Even if it can be argued that appellant complains of notice and/or propriety of a deadly weapon affirmative finding when the gravamen of the offense is possession of the same deadly weapon, I believe appellant loses on either or both issues. Therefore I will address the propriety of the affirmative finding in a weapons case.

I.

DEADLY WEAPON FINDING NOTICE

It is very well-settled that a defendant is entitled to notice in some form that the State intends to pursue the entry of an affirmative finding of the use or exhibition of a deadly weapon. Grettenberg v. State, 790 S.W.2d 613, 614 (Tex.Cr.App.1990). The majority correctly holds that appellant had notice and I concur.

II.

APPLICABILITY OF DEADLY WEAPON FINDING

As for the requirement that the deadly weapon be “used or exhibited in the com*645mission of the offense,” we explained in detail the employment of the terms “use” and “exhibit” as such pertains to affirmative findings in Patterson v. State, 769 S.W.2d 938, 941 (Tex.Cr.App.1989). We also attempted therein to effectuate the intent of the Legislature. I must conclude now, as this Court did then, that the evolution of Article 42.12, § 3g, Y.A.C.C.P., sheds no light on what the Legislature intended either by “use ... of a deadly weapon” or whether such an affirmative deadly weapon finding was intended in offenses where the felony itself is possession of the prohibited weapon, as is the case herein. Id. at 940.

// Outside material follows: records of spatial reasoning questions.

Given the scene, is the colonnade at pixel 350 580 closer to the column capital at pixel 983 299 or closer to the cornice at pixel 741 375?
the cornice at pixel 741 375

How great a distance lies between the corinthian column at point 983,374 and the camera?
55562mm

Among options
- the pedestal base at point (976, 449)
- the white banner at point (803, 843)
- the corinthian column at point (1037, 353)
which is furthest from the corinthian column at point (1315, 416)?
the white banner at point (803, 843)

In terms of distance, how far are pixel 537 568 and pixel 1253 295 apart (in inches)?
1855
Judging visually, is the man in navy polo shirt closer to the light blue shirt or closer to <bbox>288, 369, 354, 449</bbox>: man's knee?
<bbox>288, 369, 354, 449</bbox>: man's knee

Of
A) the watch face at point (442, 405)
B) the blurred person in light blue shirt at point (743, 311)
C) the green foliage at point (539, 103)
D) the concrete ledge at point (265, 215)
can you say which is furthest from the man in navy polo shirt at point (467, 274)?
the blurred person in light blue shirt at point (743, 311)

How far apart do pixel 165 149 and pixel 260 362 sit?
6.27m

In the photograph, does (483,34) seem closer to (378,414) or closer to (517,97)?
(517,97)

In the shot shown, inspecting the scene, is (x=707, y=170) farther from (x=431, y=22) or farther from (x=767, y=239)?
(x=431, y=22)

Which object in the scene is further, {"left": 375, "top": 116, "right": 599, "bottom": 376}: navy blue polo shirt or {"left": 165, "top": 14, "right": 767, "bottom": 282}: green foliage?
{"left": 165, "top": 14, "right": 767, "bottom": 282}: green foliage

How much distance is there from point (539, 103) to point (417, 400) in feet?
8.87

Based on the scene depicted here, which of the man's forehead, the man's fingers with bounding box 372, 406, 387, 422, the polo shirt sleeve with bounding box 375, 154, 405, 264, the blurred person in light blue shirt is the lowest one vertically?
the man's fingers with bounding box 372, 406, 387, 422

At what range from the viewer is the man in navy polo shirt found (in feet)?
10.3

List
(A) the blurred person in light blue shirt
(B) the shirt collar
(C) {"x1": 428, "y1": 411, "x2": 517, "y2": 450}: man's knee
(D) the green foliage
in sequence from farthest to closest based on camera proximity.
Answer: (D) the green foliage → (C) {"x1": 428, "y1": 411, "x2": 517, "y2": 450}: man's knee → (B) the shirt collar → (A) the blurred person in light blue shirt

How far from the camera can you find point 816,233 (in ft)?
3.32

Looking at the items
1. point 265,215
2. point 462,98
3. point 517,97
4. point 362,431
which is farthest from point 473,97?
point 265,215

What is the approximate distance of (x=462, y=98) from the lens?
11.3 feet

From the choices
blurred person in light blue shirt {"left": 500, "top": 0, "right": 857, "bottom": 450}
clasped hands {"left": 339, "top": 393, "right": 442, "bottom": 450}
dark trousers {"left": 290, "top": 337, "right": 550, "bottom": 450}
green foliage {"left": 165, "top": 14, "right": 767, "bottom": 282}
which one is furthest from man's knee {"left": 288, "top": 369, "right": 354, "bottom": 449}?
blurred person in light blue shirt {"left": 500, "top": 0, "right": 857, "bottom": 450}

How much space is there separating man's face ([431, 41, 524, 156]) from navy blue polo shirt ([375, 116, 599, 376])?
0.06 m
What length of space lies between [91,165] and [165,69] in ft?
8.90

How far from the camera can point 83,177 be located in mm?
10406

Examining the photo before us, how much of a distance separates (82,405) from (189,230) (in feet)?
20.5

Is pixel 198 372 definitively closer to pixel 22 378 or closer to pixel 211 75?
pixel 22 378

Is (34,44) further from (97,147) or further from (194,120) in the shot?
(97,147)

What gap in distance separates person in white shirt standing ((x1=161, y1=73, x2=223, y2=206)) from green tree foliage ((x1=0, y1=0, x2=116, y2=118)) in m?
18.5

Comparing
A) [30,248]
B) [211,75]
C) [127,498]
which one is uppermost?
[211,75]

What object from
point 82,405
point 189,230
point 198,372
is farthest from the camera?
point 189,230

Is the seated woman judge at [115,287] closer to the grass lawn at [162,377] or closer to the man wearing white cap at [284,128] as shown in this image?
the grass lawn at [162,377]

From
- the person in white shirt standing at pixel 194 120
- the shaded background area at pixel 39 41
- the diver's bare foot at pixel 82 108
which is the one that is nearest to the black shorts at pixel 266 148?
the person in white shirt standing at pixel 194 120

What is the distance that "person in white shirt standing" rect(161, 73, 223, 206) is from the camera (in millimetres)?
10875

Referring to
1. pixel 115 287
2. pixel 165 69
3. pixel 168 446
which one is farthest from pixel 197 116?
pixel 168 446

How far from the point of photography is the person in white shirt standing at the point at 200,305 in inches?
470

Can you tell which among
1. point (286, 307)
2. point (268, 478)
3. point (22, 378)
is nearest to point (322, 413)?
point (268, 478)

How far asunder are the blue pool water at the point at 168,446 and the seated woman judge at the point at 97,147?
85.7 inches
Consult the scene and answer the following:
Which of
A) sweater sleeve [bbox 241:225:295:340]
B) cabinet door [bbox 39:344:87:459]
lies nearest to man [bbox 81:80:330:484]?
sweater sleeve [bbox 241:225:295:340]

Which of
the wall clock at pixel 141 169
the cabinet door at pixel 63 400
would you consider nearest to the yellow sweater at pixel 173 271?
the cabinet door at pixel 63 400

Based upon the definitions elucidated in Patterson above, “use” is more applicable to these facts. “Use,” in the deadly weapon affirmative finding context, includes any employment of the weapon, even its simple possession, if such possession facilitates the associated felony. Id. at 941. There, this Court basically accepted the following reasoning of the court of appeals, found in Patterson v. State, 723 S.W.2d 308, 314-315 (Tex.App. — Austin 1987):

Because art. 42.12 § 3g(a)(2) excludes no felony from its scope, it appears that the intended meaning of the statutory expression, “used ... during the commission of a felony offense,” must be sufficiently flexible to accommodate any felony offense falling within the purpose of the statute.
We believe that purpose to be the imposition of a greater detriment, in this instance the denial of probation and the delay of parole eligibility, in order to diminish the danger to human life that could be expected to arise in the circumstances that attend a felony offense when its commission is accompanied by a deadly weapon. [Emphasis in original.]

Id. at 941.

III.

CONCLUSION

Thus, although the possession itself is the felony offense, the logical extension of the above reasoning leads me to conclude that a deadly weapon finding, by its very nature, is also indicated by the mere possession of same. Therefore I concur in the majority’s determination that appellant was put on notice of the State’s intent to seek a deadly weapon affirmative finding. However, because there is no prohibition against entering such a deadly weapon finding for an offense in which the possession of the deadly weapon was the gravamen of the offense, I respectfully dissent to the majority’s holding to the contrary.